Georgia State Election Board (SEB) member Ed Lindsey resigned his post on Friday, months after it was uncovered his history of voting on cases before the board involving clients he lobbied for.
“I very much am concerned about this coming election, and I want to make sure that regardless of the outcome, that folks can have confidence in the accuracy of the results,” Lindsey said in a statement. “I enjoyed being part of the process to make that happen, and I wish my successor luck in getting the state through 2024.”
Lindsey was appointed to serve on the SEB by Georgia’s Republican-controlled House of Representatives in January 2022.
Friday’s revelation came nearly two months after it was reported that Lindsey presided over several cases involving DeKalb and Cobb Counties during his time as an SEB member. According to Georgia lobbyist registration and disclosure reports, not only is Lindsey registered as a lobbyist for the governments of DeKalb and Cobb Counties, he’s also a lobbyist for Dentons US LLP, a global law and lobbying firm that was contracted with both localities as recently as last year.
Lindsey also previously lobbied on behalf of the National Vote at Home Coalition, a left-wing organization that pushes insecure mail-in voting policies and notably interfered in the 2020 election to the benefit of Democrats.
According to the Georgia SEB’s Code of Conduct, members of the board are required to “avoid any appearance of conflict and/or impropriety” and are expected to recuse themselves from any matter before the SEB in which the member or member’s employer has provided services to a “respondent, complainant, or witness.” State law also prohibits members of state boards from “engag[ing] in any business with the government, either directly or indirectly, which is inconsistent with the conscientious performance of his governmental duties.”
When pressed on why he resigned from the State Election Board, Lindsey provided a copy of his resignation letter. Sent to Speaker Jon Burns on May 16, Lindsey described conversations the two purportedly had earlier this year about how “the 2024 election year will be a challenging one for the SEB and all of Georgia’s election officials, as the State will face complex, and at times over heated, election issues, claims, and counter claims over the coming months.”
Lindsey noted how his current term on the board has expired and his role was now that of a “holdover appointee,” but added that he has “expressed that [he] was willing and prepared, if necessary, to stay on during this contentious election year until [Burns was] ready to appoint [his] replacement.”
“In our talk yesterday, you informed me that you have found someone to appoint and wish to do so this week,” Lindsey wrote. “My reading of the statute at this point in the year is that technically in order for you to be able to do so, I need to resign to give you that ability. Therefore, effective at Noon, May 17, I hereby resign my position as a Member of the State Election Board in order for you to appoint my replacement.”
According to the Atlanta Journal-Constitution, Burns selected Janelle King to replace Lindsey on Friday. A conservative media figure and former deputy director of the Georgia GOP, King is “the co-chairwoman of the conservative political action committee Let’s Win For America Action with her husband, Kelvin King, a Republican and former candidate for the U.S. Senate.”

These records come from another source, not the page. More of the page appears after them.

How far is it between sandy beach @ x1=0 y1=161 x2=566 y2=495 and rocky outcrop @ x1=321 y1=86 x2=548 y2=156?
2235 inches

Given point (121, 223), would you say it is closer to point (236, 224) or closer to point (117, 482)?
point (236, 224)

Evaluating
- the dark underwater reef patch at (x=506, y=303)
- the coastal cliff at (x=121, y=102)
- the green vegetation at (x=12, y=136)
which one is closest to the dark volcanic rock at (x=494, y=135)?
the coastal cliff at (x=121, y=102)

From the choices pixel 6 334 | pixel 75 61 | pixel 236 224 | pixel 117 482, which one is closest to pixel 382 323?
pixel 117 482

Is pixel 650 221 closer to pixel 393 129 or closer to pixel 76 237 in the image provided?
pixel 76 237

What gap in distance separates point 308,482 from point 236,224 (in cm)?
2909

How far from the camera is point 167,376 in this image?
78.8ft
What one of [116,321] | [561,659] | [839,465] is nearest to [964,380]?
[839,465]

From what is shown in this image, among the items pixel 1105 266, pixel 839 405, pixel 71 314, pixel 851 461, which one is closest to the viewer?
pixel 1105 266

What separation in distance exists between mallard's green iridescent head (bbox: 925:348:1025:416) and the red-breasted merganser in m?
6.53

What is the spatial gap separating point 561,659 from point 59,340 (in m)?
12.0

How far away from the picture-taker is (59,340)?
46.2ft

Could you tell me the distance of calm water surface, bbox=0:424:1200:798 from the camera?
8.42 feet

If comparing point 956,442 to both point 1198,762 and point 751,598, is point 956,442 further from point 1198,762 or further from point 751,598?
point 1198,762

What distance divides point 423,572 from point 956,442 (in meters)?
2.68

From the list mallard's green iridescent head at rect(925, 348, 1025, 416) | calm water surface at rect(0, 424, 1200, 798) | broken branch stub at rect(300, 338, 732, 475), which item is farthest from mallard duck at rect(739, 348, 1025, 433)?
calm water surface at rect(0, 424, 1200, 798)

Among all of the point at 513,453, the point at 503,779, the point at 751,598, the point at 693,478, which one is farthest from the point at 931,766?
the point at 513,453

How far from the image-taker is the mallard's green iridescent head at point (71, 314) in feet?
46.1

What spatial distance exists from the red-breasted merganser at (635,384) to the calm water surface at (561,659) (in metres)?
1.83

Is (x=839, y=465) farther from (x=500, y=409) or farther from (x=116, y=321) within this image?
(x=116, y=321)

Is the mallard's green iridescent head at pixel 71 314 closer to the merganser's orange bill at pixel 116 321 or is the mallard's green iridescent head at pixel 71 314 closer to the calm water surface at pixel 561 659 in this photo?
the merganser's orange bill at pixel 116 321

Speaking about her appointment on Friday, King said she believes it’s the SEB’s job to uncover any potential irregularities in elections, including those that occurred in the 2020 election.
“If there is clear evidence that nothing happened, or clear evidence that something happened, that’s what I’m going to lean toward, and that’s where I was even in 2020,” she said. “I’m going to continue to lean into clear facts and evidence, and let that be the decision maker.”
Lindsey’s resignation came days after he cast a deciding vote in a case before the board involving the Fulton County Board of Registration and Elections and its purported violations of election laws during the 2020 election. According to Brianna Lyman, the county double-scanned more than 3,000 ballots during the state’s 2020 presidential recount.
While Lindsey acknowledged the “clear evidence that in 2020 there were numerous violations of regulations and statutes,” he voted against sending the matter to the state attorney general for further investigation. According to the Georgia Recorder, Lindsey’s motion — which the SEB approved — “allows the county to avoid paying a fine or having the attorney general investigate the double-counting of 3,075 ballots and other allegations of irregularities during the 2020 presidential recount.”
Lindsey also helped defeat a resolution brought before the SEB earlier this year that would have sent a recommendation to the Georgia General Assembly to repeal no-excuse mail-in balloting.